Revista Brasileira de Ginecologia e Obstetrícia. 2018;40(4):169-170
Mammography has been used as a preparatory method for breast cancer screening, considering different protocols for specific age groups, which suggest the periodicity of its undertaking. The exam is considered necessary, both by physicians and the public, in population strategies to reduce mortality caused by breast cancer. However, studies have questioned the benefit of the periodic mammographic screening. In Canada, an analysis of women between 40 and 59 years old submitted to an annual mammography test for 5 consecutive years showed that there was no significant reduction in mortality rates associated with breast cancer. In the United Kingdom, annual mammographic screening in women between 39 and 41 years old for 7 years resulted in a nonsignificant advantage. These studies indicate that mammographic screening does not seem to offer benefits to prevent breast cancer in low- or medium-risk women.

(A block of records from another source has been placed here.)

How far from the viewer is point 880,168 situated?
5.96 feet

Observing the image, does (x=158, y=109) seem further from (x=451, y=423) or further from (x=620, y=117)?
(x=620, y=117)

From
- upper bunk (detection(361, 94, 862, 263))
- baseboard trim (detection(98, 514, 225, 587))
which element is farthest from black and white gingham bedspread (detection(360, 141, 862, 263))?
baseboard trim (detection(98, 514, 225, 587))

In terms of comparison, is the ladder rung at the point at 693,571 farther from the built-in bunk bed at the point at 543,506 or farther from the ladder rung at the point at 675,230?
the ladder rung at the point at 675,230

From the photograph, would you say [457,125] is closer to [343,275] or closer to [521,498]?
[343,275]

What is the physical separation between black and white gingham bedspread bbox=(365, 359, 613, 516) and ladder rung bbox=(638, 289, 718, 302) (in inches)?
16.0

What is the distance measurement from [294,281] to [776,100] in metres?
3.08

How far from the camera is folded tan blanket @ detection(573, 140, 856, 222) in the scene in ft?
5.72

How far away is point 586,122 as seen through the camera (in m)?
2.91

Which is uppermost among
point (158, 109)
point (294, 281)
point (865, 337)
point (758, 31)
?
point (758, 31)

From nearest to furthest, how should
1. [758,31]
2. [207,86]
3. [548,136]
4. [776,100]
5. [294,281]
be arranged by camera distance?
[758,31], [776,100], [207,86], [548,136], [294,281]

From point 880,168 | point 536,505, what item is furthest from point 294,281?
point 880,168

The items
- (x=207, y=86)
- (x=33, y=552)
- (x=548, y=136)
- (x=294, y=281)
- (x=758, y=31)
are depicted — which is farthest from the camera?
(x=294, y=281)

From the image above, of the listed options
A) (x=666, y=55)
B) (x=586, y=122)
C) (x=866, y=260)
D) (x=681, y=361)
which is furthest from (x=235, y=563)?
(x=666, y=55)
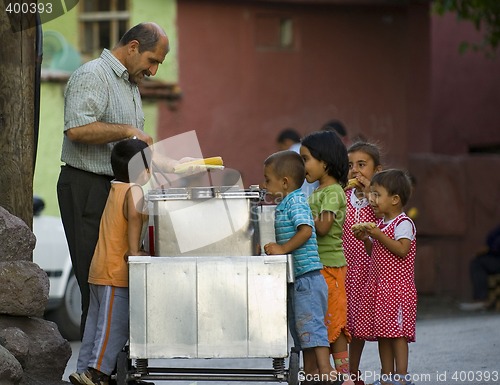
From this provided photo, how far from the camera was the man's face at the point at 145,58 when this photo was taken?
245 inches

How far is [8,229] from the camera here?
19.2 feet

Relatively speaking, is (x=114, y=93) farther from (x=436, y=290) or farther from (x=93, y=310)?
(x=436, y=290)

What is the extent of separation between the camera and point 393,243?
623 cm

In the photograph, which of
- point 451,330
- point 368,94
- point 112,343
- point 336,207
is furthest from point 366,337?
point 368,94

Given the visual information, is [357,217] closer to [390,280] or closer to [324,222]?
[390,280]

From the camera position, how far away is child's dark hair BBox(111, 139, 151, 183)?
581 centimetres

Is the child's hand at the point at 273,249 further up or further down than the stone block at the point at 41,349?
further up

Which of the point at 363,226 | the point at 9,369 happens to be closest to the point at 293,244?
the point at 363,226

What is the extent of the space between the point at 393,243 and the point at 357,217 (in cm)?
56

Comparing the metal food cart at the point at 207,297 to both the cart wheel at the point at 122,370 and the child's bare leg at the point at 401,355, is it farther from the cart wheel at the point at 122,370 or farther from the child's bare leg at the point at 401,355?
the child's bare leg at the point at 401,355

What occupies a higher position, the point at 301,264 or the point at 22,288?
the point at 301,264

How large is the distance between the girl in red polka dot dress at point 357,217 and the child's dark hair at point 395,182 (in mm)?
311
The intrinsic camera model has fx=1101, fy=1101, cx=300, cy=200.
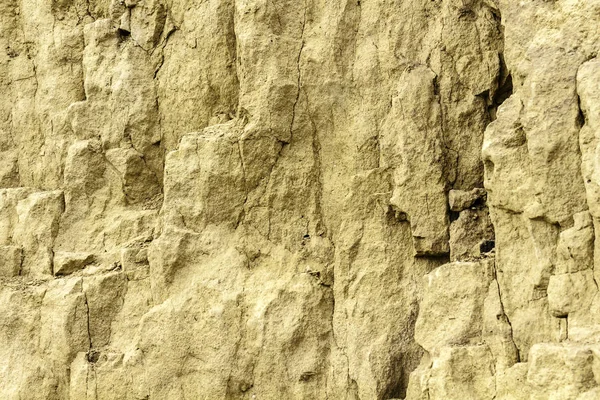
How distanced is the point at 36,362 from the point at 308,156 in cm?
277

From an epidemiological perspective, screening assumes the use of mammography in healthy women to detect suspected cancer, which will subsequently be submitted to specific diagnostic tests to confirm the disease and guide the treatment. A better mammographic screening approach would effectively reduce death rates in women who undergo this type of exam. Any case of cancer detected through screening should be treated and followed-up over a long period of time for professionals to verify its impact on mortality rates. When mortality rates associated with breast cancer are compared, it is necessary to separate the cases which were detected, treated and followed-up in screening programs from those in which the diagnosis was performed without screening mammography, according to the disease stage indicated by the diagnosis.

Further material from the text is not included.